*WRITTEN EXERCISE*
Can you continue the essay below on attitude, mindset, and personal truth, starting after its last sentence?

*EXCERPT PROVIDED*
▼▼▼
Do you ever feel inauthentic, like you wear a mask over what you believe you know, or fear, about who you really are? The trinity can help you follow the path to your authentic-self destination.
I read Flip the S.W.I.T.C.H. (How to Turn On and Turn Up Your Mindset) by PJ McClure, The Mindset Maven, which he gives away on his website. I don’t want to spoil your experience of reading PJ’s brilliant book by recounting his content, nor is this a review. But, he did get me thinking about what I consider the trinity of self-realization and authenticity: Attitude, Mindset, and Personal Truth.
Our attitude reflects what we feel, unless we pretend otherwise. We display and use outward factors to demonstrate attitude: facial expressions, body language, comments and specific words, and perhaps actions. An attitude adjustment isn’t just about the outward expression of it; that doesn’t approach what’s underneath it.
A problem arises when anyone attempts to adjust or improve attitude simply by behaving “better” because the improved behaviors may have nothing to do with how they really feel. We can fake a positive attitude or a neutral one to cover negativity, but the result feels inauthentic because the layer underneath that doesn’t support the surface. An attitude that’s consistent—meaning presents itself more often than not—shows others and us what’s at our foundation. To know the foundation, we have to look deeper.
Now I will include something from PJ’s book, but I promise it won’t spoil your read. PJ listed the dictionary definition of mindset as a fixed mental attitude or disposition that predetermines a person’s responses to and interpretations of situations. When I read that, I circled the word “fixed” in my mind, which was backed up soon by PJ stating mindset is definitely not fixed. His definition is that mindset is the programmable subconscious framework, which filters input so the conscious mind can respond.
He stated that mindset is made up of the six Elements of Personal Choice and added one more element that features in each of the other six and in the bigger picture of your life that all seven form the foundation for. Your mindset is, ultimately, what you tell yourself about these elements. Your mindset absolutely affects your attitude and your outcomes. Whenever you struggle with success in any area of life, adjusting your attitude won’t create long-lasting, effective shifts; adjusting your mindset will. But sometimes even mindset needs a little something else.
Your personal truth is revealed through finding your head-and-heart alignment about anything and everything in your life that asks for your attention in a particular, even profound way. It’s where you use critical thinking to go deeper into dynamics and motivations rather than stay on the surface of thoughts, words, and actions—of others and your own.
▲▲▲
*MATERIAL*
▼▼▼
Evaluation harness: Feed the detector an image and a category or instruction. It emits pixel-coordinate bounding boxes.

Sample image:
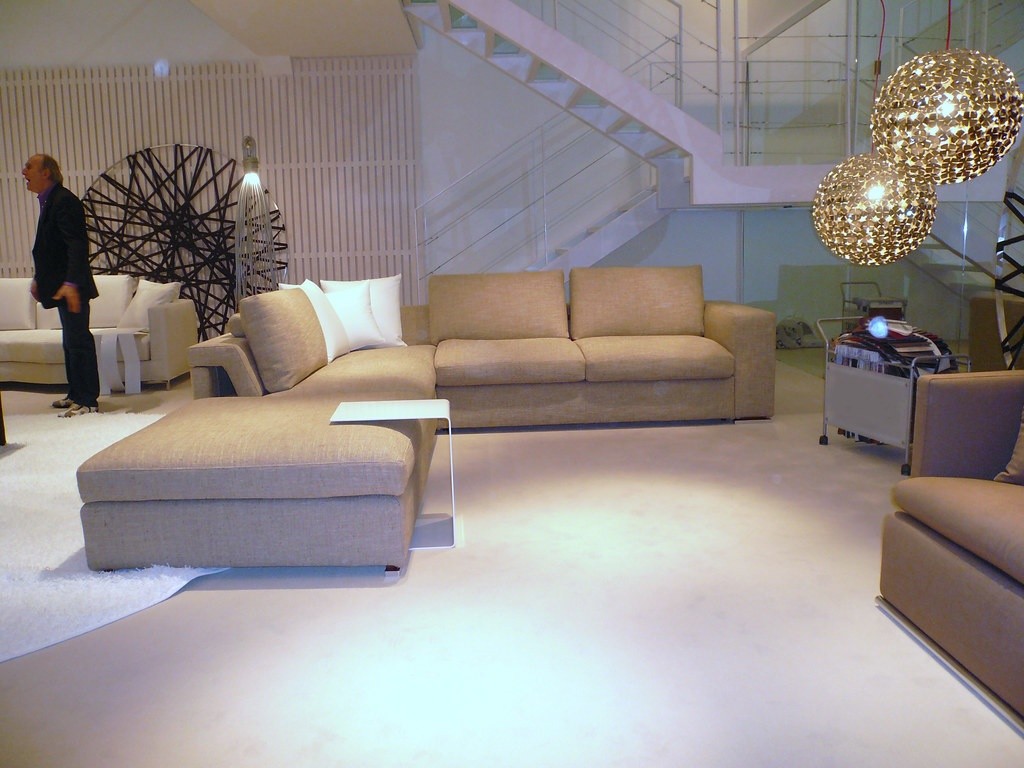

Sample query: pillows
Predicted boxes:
▲▲▲
*FINAL RESULT*
Personal truth is where no conflict between head and heart exists about a particular matter; it’s where integrity lives. It’s where you look at values—what’s most important to you, as well as look for any unspoken or unidentified “rules of engagement” you’ve attached to your values. These rules usually appear as something like, “Validation is important to me. In order to feel validated, I need…” This one is worth working deeply enough to reveal whether your fulfillment needs are realistic or unrealistic. If a need has unrealistic rules attached, life—or certain areas of it—may feel severely emotionally painful for you.
The Trinity in Action
Your personal truth supports your mindset, and mindset results in your dominant attitude. Many people linger in the realm of attitude and seldom venture into the other two realms. If you don’t explore your mindset, you may live in a state of attitude fueled by emotions, and may even feel nothing ever gets resolved—and, indeed, little might. You may live the frustrating life of a reactor, or one immobilized, instead of a responder much of time. PJ’s book, worthy of more than one read, explains mindset and more, if exploring your own feels right for you at this time.
Personal truth is the realm where you must shed the influence of others to look at who you are at your core. Mindset is where you look at what you believe and why. Attitude is how you display who you are and what you believe—or what you pretend to believe, or what you think you believe. Without connection to your authentic mindset based on personal truths, you risk living your life based on what you were taught and absorbed from others; this includes negative and positive beliefs. You may have noticed you sometimes have a contrast with both types of beliefs. There’s a reason.
Each of us experiences a negative attitude from time to time—it’s called being human. Stuff happens that doesn’t feel good and happens faster than we can even give a thought to mindset. But when a negative attitude rules, there’s a faulty mindset at work, which is good news because mindset can be explored and improved. And when mindset needs exploration and support, personal truth gets included in the mix.
The trinity of self-realization and authenticity is how we set up our lives to feel good or bad as the main theme of our existence. As much as we might like it to be based on external factors, it isn’t. It’s internal, and our internal trinity influences our external experiences and how we experience externals.
If you’re not used to looking within with much depth and with a genuine desire to “know thyself,” it can feel daunting, even tiring, to do so. But, if you put some level of exploration and discovery into practice each week, you not only get to the heart of matters, but to the true you. You realize who you really are without seeing yourself through the filters of others’ beliefs and opinions; and you begin to feel and be authentically you.
Practice makes progress.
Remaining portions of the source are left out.